Brent stays above $93 as investors eye EU summit outcome

Brent crude stayed above $93 per barrel on Thursday after rallying on an output cut by Norway and positive economic data from the United States, while investors eyed a summit of EU leaders that is unlikely to produce concrete measures to contain the bloc's protracted debt crisis.




EU leaders will start a two-day meeting in Brussels openly divided on Thursday, with German Chancellor Angela Merkel pitting herself against France and Italy, insisting that they put the bloc's fundamental problems ahead of pleas for emergency action.

Brent crude had edged down 3 cents to $93.47 per barrel by 0211 GMT, after settling at $93.50 on Wednesday, the highest in just over a week.

U.S. crude is up for a third day at $80.42, 21 cents higher than the previous day's close.

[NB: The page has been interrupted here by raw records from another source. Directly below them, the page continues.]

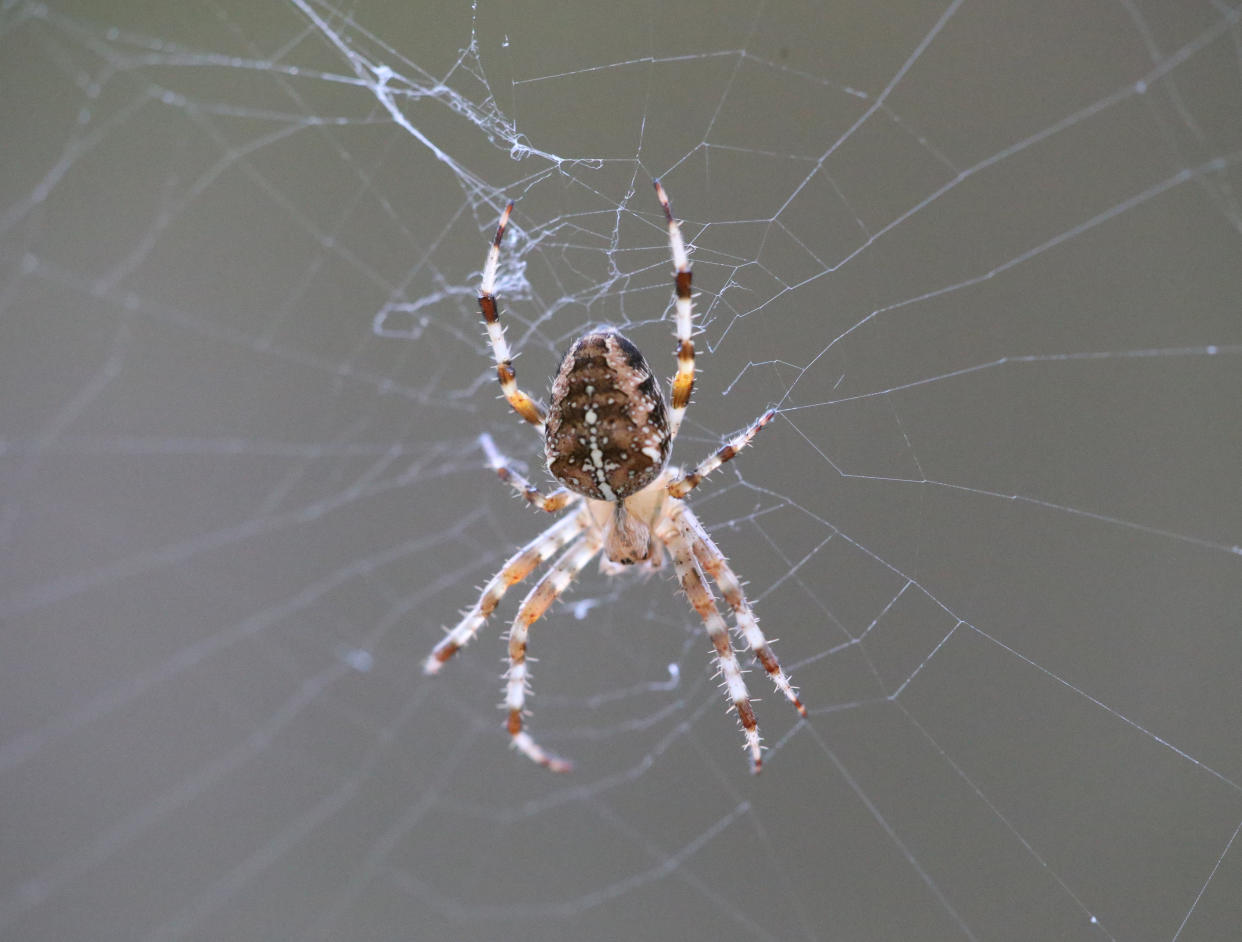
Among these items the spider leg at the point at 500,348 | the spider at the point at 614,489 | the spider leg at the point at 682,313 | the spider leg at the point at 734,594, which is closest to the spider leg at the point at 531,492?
the spider at the point at 614,489

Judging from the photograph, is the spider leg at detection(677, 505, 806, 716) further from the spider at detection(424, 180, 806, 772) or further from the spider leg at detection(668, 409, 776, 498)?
the spider leg at detection(668, 409, 776, 498)

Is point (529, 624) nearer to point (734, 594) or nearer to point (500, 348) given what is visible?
point (734, 594)

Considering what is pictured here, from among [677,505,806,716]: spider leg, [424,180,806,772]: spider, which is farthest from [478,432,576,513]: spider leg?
[677,505,806,716]: spider leg

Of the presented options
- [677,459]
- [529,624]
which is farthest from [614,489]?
[677,459]

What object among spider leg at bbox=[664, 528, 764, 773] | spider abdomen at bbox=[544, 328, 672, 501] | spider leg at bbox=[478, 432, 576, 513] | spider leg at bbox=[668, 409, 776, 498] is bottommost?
spider leg at bbox=[664, 528, 764, 773]

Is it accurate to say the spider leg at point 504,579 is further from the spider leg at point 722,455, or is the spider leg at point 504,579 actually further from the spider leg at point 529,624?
the spider leg at point 722,455
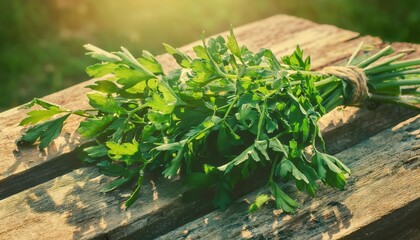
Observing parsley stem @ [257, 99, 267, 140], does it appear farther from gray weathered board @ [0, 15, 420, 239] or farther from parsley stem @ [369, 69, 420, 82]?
parsley stem @ [369, 69, 420, 82]

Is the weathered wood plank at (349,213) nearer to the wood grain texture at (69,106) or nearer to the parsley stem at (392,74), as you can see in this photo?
the parsley stem at (392,74)

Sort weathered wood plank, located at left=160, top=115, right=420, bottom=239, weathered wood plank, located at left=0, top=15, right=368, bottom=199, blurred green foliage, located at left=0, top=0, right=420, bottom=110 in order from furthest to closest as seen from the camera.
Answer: blurred green foliage, located at left=0, top=0, right=420, bottom=110
weathered wood plank, located at left=0, top=15, right=368, bottom=199
weathered wood plank, located at left=160, top=115, right=420, bottom=239

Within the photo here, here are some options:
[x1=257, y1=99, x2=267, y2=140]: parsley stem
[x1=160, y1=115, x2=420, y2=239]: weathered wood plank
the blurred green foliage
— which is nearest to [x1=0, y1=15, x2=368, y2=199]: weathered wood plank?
[x1=160, y1=115, x2=420, y2=239]: weathered wood plank

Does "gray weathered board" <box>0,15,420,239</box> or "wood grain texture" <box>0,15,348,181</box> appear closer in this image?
"gray weathered board" <box>0,15,420,239</box>

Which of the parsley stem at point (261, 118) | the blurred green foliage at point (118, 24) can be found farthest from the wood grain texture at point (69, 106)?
the blurred green foliage at point (118, 24)

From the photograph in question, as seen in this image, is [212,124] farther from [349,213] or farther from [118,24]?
[118,24]

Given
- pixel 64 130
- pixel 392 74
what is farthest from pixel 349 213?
pixel 64 130
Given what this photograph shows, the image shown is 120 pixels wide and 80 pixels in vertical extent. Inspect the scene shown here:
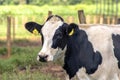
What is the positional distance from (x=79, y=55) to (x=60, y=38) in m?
0.46

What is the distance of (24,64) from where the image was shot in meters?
12.7

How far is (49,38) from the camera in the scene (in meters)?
6.48

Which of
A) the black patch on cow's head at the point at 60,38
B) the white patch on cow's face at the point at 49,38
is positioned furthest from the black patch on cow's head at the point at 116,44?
the white patch on cow's face at the point at 49,38

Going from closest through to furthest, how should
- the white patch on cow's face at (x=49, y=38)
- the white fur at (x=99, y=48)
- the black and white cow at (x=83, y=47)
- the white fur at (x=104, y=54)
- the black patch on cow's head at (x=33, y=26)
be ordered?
the white patch on cow's face at (x=49, y=38) < the white fur at (x=99, y=48) < the black and white cow at (x=83, y=47) < the white fur at (x=104, y=54) < the black patch on cow's head at (x=33, y=26)

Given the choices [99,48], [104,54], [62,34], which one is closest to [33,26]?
[62,34]

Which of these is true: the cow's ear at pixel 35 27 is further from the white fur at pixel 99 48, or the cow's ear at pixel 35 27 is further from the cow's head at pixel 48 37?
the white fur at pixel 99 48

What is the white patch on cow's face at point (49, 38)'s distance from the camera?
6314mm

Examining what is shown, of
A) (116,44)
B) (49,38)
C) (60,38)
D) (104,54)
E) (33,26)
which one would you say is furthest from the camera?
(33,26)

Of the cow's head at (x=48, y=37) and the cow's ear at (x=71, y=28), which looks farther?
the cow's ear at (x=71, y=28)

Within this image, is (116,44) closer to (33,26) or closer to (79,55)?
(79,55)

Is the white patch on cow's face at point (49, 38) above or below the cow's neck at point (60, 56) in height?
above

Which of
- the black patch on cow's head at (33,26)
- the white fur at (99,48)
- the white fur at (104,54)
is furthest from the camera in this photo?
the black patch on cow's head at (33,26)

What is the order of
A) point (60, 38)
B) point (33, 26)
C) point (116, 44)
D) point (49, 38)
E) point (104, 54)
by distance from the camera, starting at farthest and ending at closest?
point (33, 26) → point (116, 44) → point (104, 54) → point (60, 38) → point (49, 38)

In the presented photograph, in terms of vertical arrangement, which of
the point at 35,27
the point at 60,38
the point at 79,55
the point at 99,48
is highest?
the point at 35,27
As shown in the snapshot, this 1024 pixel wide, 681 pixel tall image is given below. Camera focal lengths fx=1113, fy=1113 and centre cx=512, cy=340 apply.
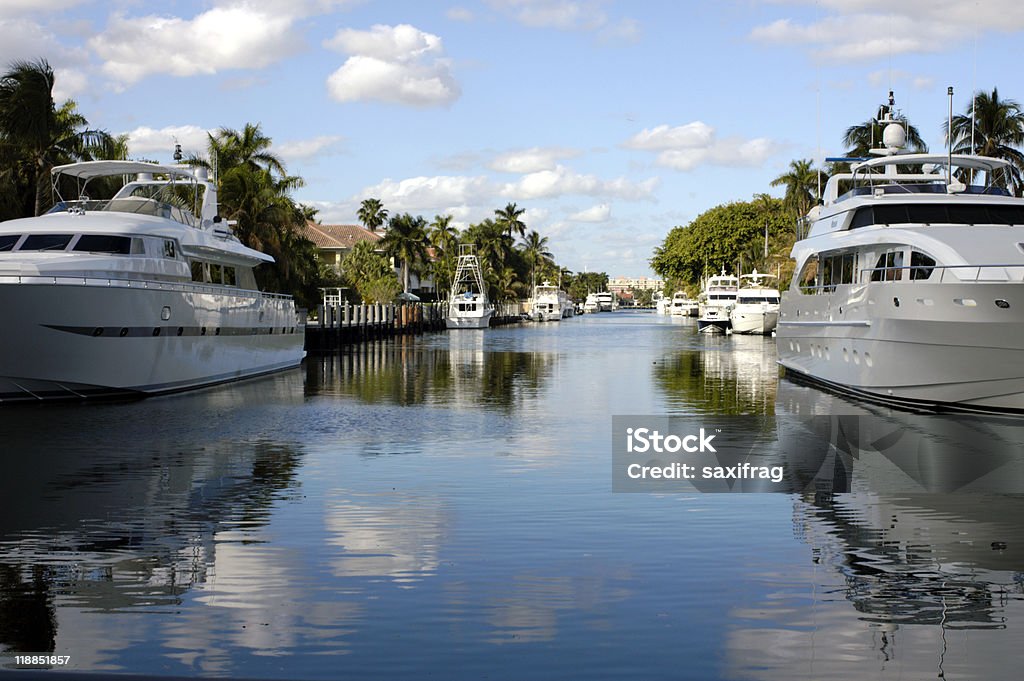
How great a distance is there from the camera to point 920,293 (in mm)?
19047

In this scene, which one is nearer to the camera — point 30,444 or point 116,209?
point 30,444

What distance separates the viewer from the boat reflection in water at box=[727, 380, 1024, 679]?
6000 mm

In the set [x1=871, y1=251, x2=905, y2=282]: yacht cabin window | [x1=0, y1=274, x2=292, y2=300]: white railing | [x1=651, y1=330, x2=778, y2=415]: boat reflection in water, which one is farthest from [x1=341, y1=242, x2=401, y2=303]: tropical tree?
[x1=871, y1=251, x2=905, y2=282]: yacht cabin window

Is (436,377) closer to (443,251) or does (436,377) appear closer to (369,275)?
(369,275)

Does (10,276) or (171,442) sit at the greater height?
(10,276)

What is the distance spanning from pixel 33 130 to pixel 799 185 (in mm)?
63327

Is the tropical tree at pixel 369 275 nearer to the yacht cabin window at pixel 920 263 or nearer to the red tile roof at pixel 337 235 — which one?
the red tile roof at pixel 337 235

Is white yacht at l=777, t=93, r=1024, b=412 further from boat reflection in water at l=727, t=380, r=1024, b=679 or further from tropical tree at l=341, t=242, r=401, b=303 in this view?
tropical tree at l=341, t=242, r=401, b=303

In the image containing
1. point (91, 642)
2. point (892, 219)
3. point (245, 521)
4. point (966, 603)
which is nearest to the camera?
point (91, 642)

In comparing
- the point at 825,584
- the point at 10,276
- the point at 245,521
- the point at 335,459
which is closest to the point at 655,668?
the point at 825,584

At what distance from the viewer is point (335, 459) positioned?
47.1 feet

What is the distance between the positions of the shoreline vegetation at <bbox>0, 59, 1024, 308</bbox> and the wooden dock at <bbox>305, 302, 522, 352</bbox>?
3702 mm

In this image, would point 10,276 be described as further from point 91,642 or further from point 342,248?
point 342,248

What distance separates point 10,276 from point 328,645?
16358 millimetres
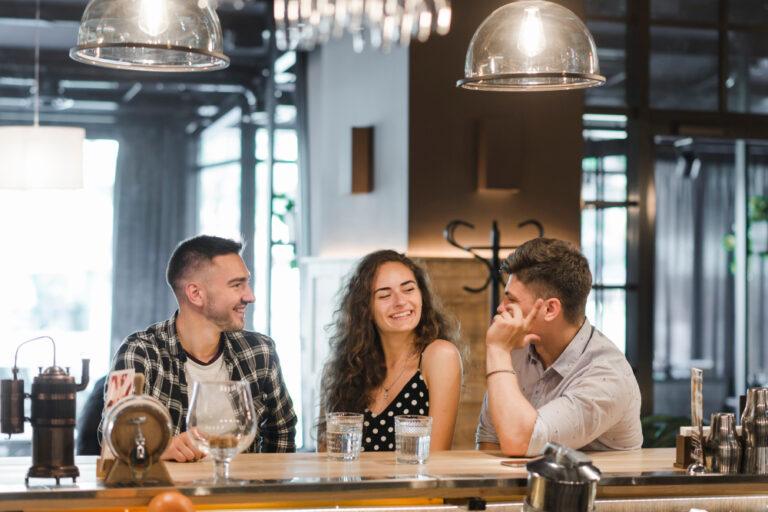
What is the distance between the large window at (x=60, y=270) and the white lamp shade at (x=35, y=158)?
2412 mm

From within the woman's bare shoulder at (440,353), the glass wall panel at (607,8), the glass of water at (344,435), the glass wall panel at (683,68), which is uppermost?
the glass wall panel at (607,8)

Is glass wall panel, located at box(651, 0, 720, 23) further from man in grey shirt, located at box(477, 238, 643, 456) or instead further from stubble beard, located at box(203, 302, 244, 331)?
stubble beard, located at box(203, 302, 244, 331)

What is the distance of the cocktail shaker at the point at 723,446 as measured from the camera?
2133 mm

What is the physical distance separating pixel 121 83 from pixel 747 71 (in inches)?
182

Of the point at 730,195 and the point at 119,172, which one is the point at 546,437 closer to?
the point at 119,172

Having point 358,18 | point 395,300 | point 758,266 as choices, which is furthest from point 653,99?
point 758,266

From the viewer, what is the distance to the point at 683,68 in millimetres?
5770

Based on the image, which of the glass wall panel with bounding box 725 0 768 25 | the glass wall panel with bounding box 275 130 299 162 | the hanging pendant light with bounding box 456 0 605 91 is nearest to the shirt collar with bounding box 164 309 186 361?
the hanging pendant light with bounding box 456 0 605 91

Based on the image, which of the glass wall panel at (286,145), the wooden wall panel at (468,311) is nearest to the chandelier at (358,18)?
the wooden wall panel at (468,311)

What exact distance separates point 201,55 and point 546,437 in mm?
1172

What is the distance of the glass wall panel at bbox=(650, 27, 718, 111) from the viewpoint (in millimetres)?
5762

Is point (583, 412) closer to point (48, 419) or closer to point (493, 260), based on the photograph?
point (48, 419)

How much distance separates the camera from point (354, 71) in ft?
19.3

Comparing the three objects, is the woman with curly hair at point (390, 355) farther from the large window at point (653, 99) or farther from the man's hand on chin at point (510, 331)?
the large window at point (653, 99)
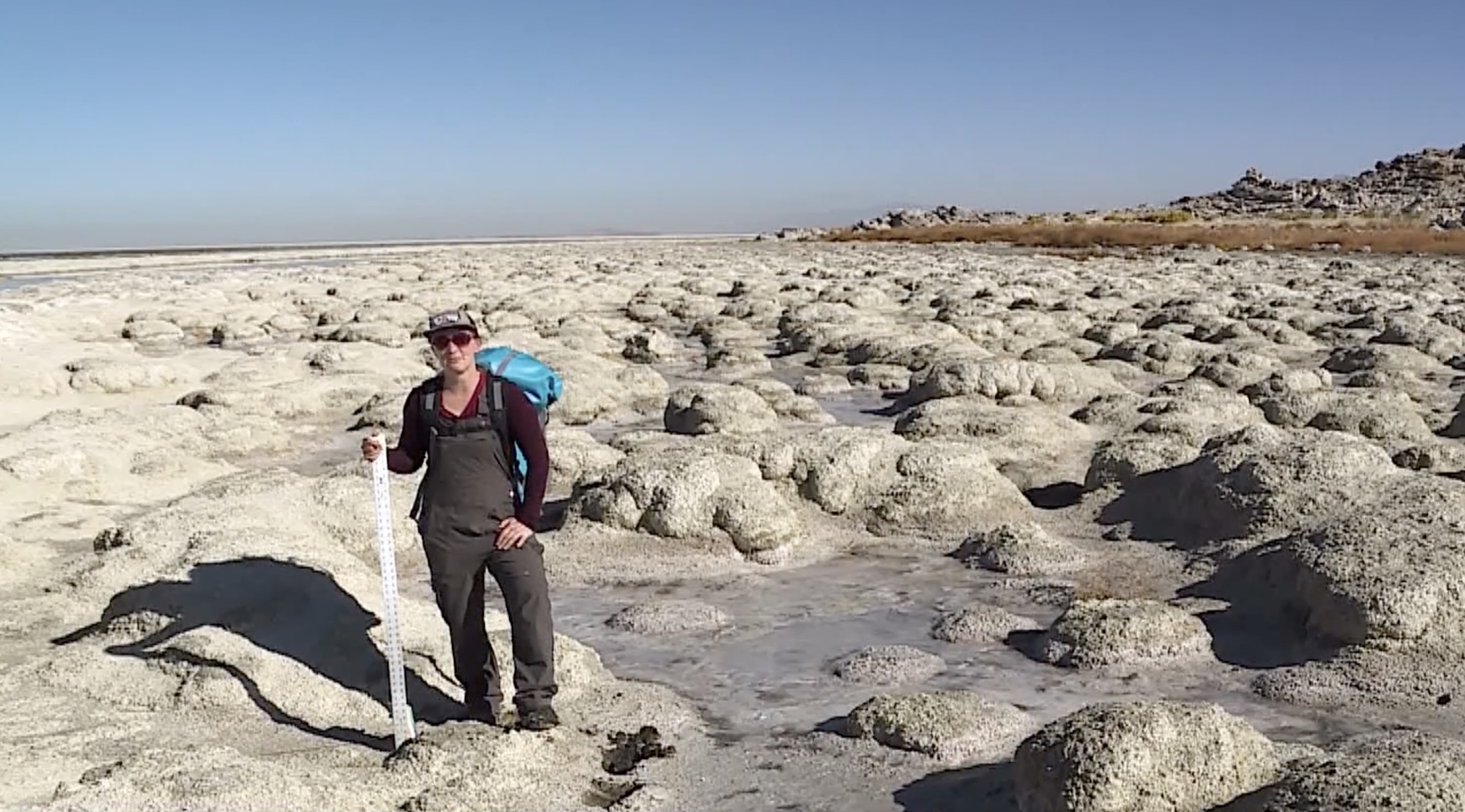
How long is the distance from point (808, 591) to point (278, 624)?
382 cm

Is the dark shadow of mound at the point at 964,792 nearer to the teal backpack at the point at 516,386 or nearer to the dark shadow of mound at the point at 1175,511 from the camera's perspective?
the teal backpack at the point at 516,386

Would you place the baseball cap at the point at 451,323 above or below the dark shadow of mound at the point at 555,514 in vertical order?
above

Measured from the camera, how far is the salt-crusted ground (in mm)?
5465

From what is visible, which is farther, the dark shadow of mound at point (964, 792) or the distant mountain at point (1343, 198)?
the distant mountain at point (1343, 198)

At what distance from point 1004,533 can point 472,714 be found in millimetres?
5038

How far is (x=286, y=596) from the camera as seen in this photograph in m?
7.40

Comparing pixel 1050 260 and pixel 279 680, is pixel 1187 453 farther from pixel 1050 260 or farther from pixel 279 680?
pixel 1050 260

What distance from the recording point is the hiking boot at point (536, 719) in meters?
5.95

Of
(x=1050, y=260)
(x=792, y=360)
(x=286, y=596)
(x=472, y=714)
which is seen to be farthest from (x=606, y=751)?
(x=1050, y=260)

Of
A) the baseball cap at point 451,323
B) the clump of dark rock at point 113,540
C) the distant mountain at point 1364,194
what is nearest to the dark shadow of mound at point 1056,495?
the baseball cap at point 451,323

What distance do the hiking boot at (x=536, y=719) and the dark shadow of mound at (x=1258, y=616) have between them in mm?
4077

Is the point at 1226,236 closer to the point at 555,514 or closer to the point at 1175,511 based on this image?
the point at 1175,511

"Over the next few months, we do see higher prices, but that's on the basis that Europe doesn't take a turn for the worst," said Jeremy Friesen, a Hong Kong-based commodity strategist at Societe Generale. "We could see the rally extending if investors see the EU meeting as constructive."

Positive economic data from the United States buoyed global markets ahead of the EU summit. Demand for long-lasting U.S. manufactured goods rebounded while a gauge of business spending plans rose. But slowing global growth suggest the momentum might not be sustained.

"You can be bullish about the U.S. but your bullishness won't last until Europe recovers. It's the same for China," Friesen said.

U.S. crude oil stocks fell slightly last week on a dip in crude imports and increased refining rates, while fuel stockpiles were mixed as gasoline inventories rose and distillates fell, government data showed.


Brent's rally this week was partly due to supply disruptions in Norway, the world's eighth-largest oil exporter, analysts said.

Oil production in Norway is down by about 240,000 barrels of oil per day, or 15 percent of capacity, due to an oil workers' strike, a local industry association said, although the country's labour minister said the government was far from intervening.

Investors are also keeping a close watch on the impact of Western sanctions on Iranian crude supply as deadlines loomed.

"The Iran story is far from over," Jason Schenker, president of Prestige Economics in Austin, Texas, wrote in a note.

A full EU embargo on Iranian crude on July 1 could be bullish for oil as it created some short-term disruptions in global oil markets, he said.

"This situation could also easily bring geopolitical risks with Iran back to the front pages."

OPEC's second-largest producer Iran acknowledged for the first time on Wednesday that its oil exports have fallen sharply, down 20-30 percent from normal volumes of 2.2 million barrels daily.